Now, I was sitting at my computer, editing a video on the new Year of the Labbit display. As I listened, a number of sentence endings ran through my mind. This summer, there are a half dozen of them running around. This summer, they’re all girls. This summer…
Instead, Vicky finished by saying, “This summer we have two interns with famous grandmas.”
One of those interns, of course, is NCI intern Maya Kochiyama, granddaughter of famous activist Yuri Kochiyama. The other intern is me.
My grandmother is Wakako Yamauchi. She’s an accomplished writer, playwright, and painter. But she’s also a wonderful, loving, absolutely amazing person.

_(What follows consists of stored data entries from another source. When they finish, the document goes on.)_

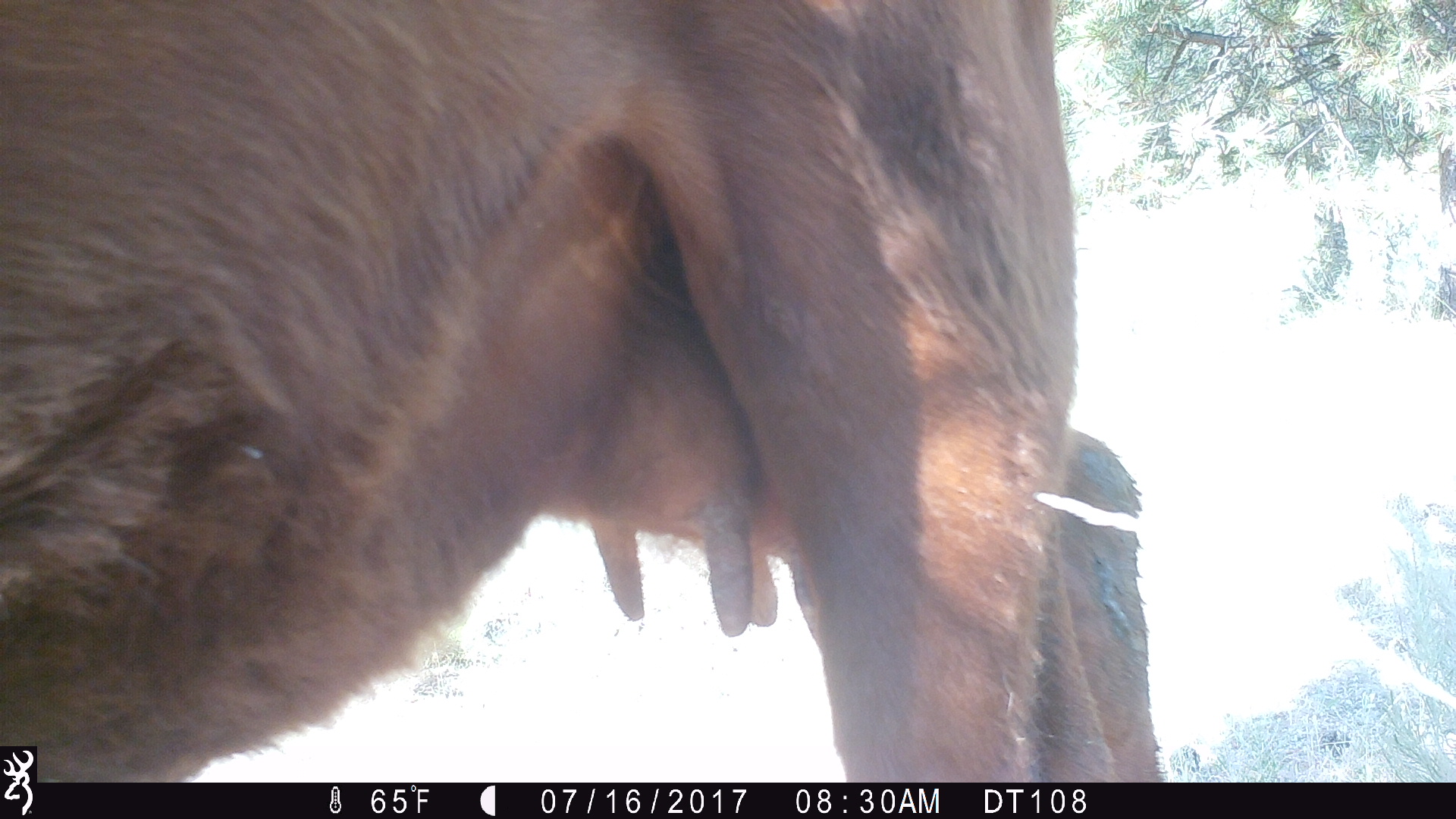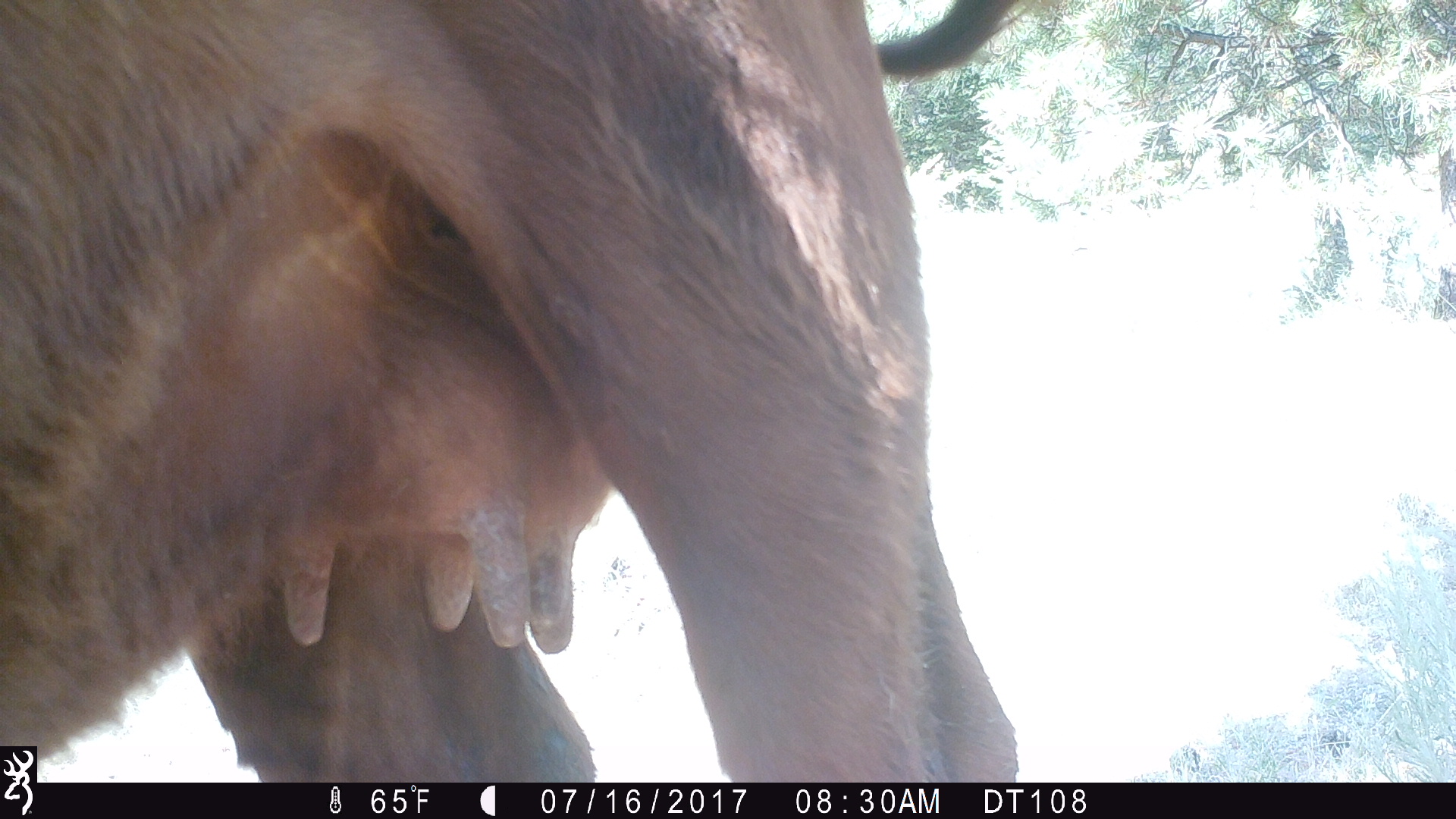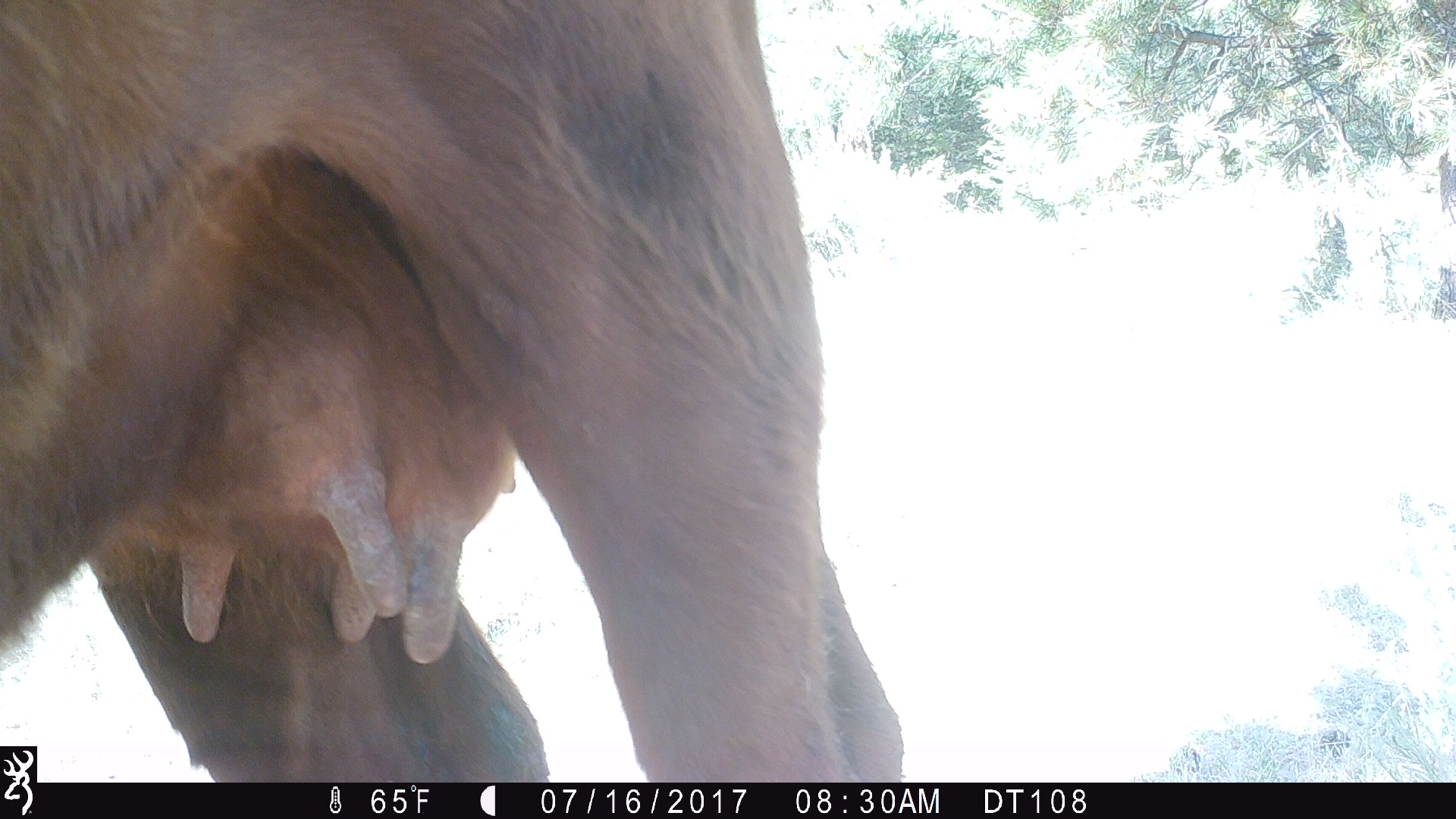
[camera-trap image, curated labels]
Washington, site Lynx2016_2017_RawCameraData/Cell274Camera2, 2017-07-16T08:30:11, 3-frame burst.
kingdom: Animalia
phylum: Chordata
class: Mammalia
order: Artiodactyla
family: Bovidae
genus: Bos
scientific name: Bos taurus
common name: domestic cattle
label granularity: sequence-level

But there is more than a little bit of pressure with such high achievements in your blood line. With any accomplishments I have, I still worry that I don’t measure up to her, or sometimes worry recognition earned comes from her and not me.

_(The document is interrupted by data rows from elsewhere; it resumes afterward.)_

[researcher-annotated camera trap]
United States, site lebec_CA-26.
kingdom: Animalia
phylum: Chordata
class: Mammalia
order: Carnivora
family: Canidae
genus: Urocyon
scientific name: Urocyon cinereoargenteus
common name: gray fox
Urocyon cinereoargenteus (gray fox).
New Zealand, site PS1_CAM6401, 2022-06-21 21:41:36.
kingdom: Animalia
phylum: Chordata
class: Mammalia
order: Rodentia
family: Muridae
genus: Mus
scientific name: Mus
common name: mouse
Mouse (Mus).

Now, don’t get me wrong. There are some perks to having a famous grandmother. As an Asian American Studies student, I’ve had the added bonus of being personally connected to my studies. I’ve gotten a first hand account of history. I’ve seen professors go from “teaching professional” to “autograph-asking fan” as one once said.
Thanks to my Grammy, I’ve spent New Year’s Eves with Garrett Hongo and his family, eaten apple pie and ice cream with Hisaye Yamamoto. I have memories of seeing my grandmother on to her plane from LAX to Japan where she saw her plays performed in foreign countries and languages. I’ve gone to readings and book launches, heard my grandma talk casually of knowing Yuji Ichioka, or tell anecdotes about how Karen Tei Yamashita lived for a period of time in my grandmother’s back house. I’ve studied her plays, and her life, in my classes at school.
So I wasn’t completely surprised when, as Vicky informed the other interns who my grandmother is, I saw a sudden jolt and eye widening of one girl. Was she, too, an Asian American Literature student, and recognized the name? Had she read some of my grandmother’s plays? Or had she simply been goosed by her neighbor, and was momentarily caught off guard.
“I know her!” she said. “She plays cards at the JCI!”
She’d met my grandma in her current, other life. As a retired writer, my grandma spends her mornings playing Blackjack, placing nickel and dime bets at the JCI in Gardena with other Nisei. Few of her friends there know her as a famous name, a ground breaker in the Asian American Literature world. There, instead, she’s just another one of them, playing cards, and of course, always “breaking even.”
But seeing this girl who knew my grandmother made me smile. She saw her, not through the eyes of an academic fawning over her accomplishments, but as a normal person, happy in the company of her peers. I realized then, how lucky I am, to be able to know my grandmother in both her worlds.